The new albums by Van Morrison, Bob Geldof and Prefab Sprout all view American music from a Celtic perspective, though the results scarcely make for seamless listening. With its resounding echoes of "Domino" and "Jackie Wilson Said," Morrison's "Enlightenment" reaffirms the singer's obsession with rhythm and blues. Geldof's "The Vegetarians of Love," on the other hand, is a flawed attempt to combine Dylanesque vocals and lyrics with Southern string band spontaneity, while Prefab Sprout's "Jordan: The Comeback" is as lush, pure and ambitious a pop album as you're likely to find.
Van Morrison: 'Enlightenment'
"Enlightenment" (Mercury) will certainly please Van Morrison fans who find themselves wishing he wouldn't drift off into the mystic as often as he has over the years. Instead of invoking the names of William Blake or John Donne, Morrison opens the album with "Real Real Gone," an old-fashioned, Hammond organ soul-shout that borrows lyrics from hits made famous by Wilson Pickett, James Brown, Solomon Burke and Gene Chandler.
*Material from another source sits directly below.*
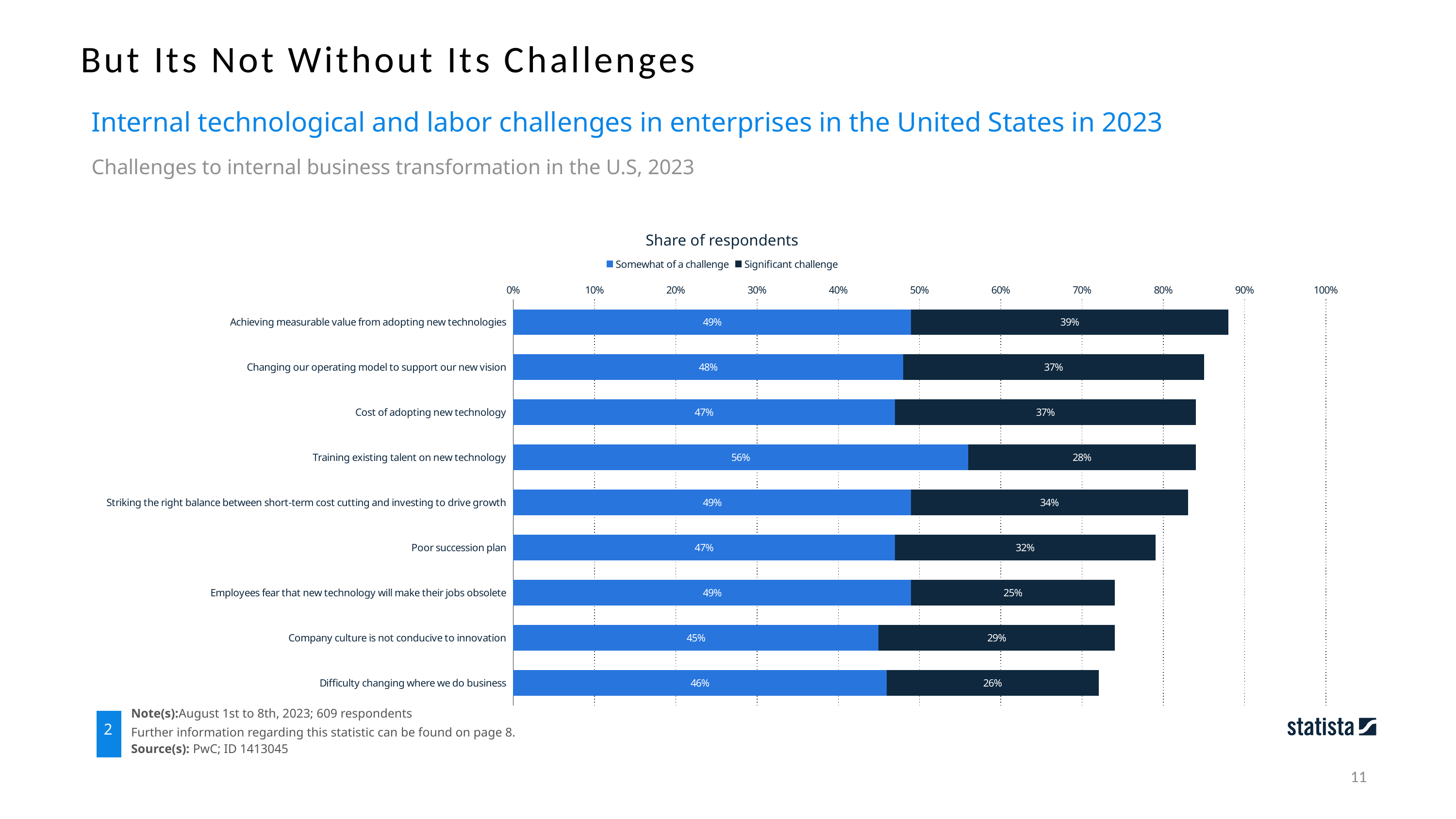
What is the title shown above the chart's legend? Share of respondents What is the 'Significant challenge' value for 'Poor succession plan'? 32% Which category has the lowest 'Significant challenge' value? Employees fear that new technology will make their jobs obsolete How many series does the legend list? 2 What share of respondents said 'Training existing talent on new technology' was somewhat of a challenge? 56% What is the difference between the 'Somewhat of a challenge' and 'Significant challenge' values for 'Training existing talent on new technology'? 28% Which is larger: the 'Significant challenge' value for 'Company culture is not conducive to innovation' or for 'Difficulty changing where we do business'? Company culture is not conducive to innovation How many categories are shown on the chart? 9 What kind of chart is shown on the slide? Stacked bar chart What share of respondents said 'Achieving measurable value from adopting new technologies' was a significant challenge? 39% Which category has the highest 'Somewhat of a challenge' value? Training existing talent on new technology What is the total of the stacked bar for 'Achieving measurable value from adopting new technologies'? 88%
The profound influence those and other R&B and blues singers had on Morrison is even more apparent on "In the Days Before Rock and Roll."
The lyrics, half-spoken, half-sung, describe an Irish kid scanning a wireless radio in search of rockabilly and blues: "Elvis did not come in without those wireless knobs/ nor Fats, nor Elvis, nor Sonny, nor Lightning, nor Muddy, nor John Lee." Only Morrison knows whether the repetition of the world "Elvis" in that verse was a mistake, but it's entirely in keeping with the way he turns song into chant, mulling over and reiterating key words and phrases. "Youth of 1,000 Summers," the album's other standout track (and a likely candidate to accompany televised sports highlights next year), is as insinuating as it is for precisely that reason.
Indeed, some of the performances, particularly the atmospheric pieces, have little going for them other than Morrison's entrancing delivery and a romantic bent. The lyrics to the love songs "Memories," "Start All Over Again" and "See Me Through," for example, seem utterly lightweight and redundant on paper, yet Morrison ultimately transforms them into heartfelt ballads. One problem though: For someone so obviously enthralled with (and indebted to) R&B, it's a shame Morrison doesn't go out and hire a band that can really do justice to the music. The group featured here, led by British organist and singer Georgie Fame, is largely nondescript, making "Enlightenment" much more of a one-man show than necessary.
Bob Geldof: 'Vegetarians of Love' What Morrison has always possessed as a singer, Geldof has always lacked -- an individual voice. Best known as the force behind Live Aid, the former Boomtown Rat has recently released "The Vegetarians of Love" (Atlantic), his first album in three years. Although recorded in a London studio, with several members of the Penguin Cafe Orchestra sitting in, much of the album clearly draws inspiration from Cajun music. It's also clear that Geldof is intent on trying to create an extremely relaxed atmosphere, but all the cues directed at his band-mates and engineer ultimately make the album sound more contrived than spontaneous.
As a singer, Geldof seldom rises above a Dylanesque snarl, and it doesn't help that several cuts, especially "The Gospel Song," "Thinking Voyager 2 Type Things," "A Rose at Night" and "Walking Back to Happiness," are highly reminiscent of tunes composed by Dylan, Morrison and Mark Knopfler. The best tracks -- "The Great Song of Indifference," "Love or Something Else" and "The Chains of Pain" -- do have a certain off-the-cuff charm, revealing Geldof's knack for composing quirky melodies and lyrics, but those rewards are few and far between.
Prefab Sprout: 'Jordan: The Comeback' After listening to Prefab Sprout's fifth album, "Jordan: The Comeback" (Epic), you get the feeling that the very mention of spontaneity would make singer-songwriter Paddy McAloon's skin crawl. Everything about the album, from its lush orchestrations to its unlikely pop fables, is deliberately and grandly conceived. Although producer Thomas Dolby deserves credit (and occasionally some blame) for that, it's McAloon's febrile imagination that sets the album into whimsical motion and keeps it rolling.
The title track and "Moon Dog" are surreal tributes to Elvis Presley. The first depicts him as a Las Vegas recluse, anxiously awaiting the song that will trigger his comeback; the second, which finds the King happily ensconced on the moon, opens with this typically crafty and tantalizing verse: "The funeral cars crawl down/ The heartbreak side of town/ The mourners all discuss/ The boy who caused a fuss/ We chopped a billion trees to print up eulogies/ But guys we should have guessed/ The girls would say it best."
Granted, McAloon occasionally comes with something as innocuous as "All the World Loves Lovers" and a few other songs that wouldn't be out of place on an album by, say, Michael Franks. But why quibble? Truth is, "Jordan: The Comeback" cuts most of the mainstream pop and lite jazz competition to shreds.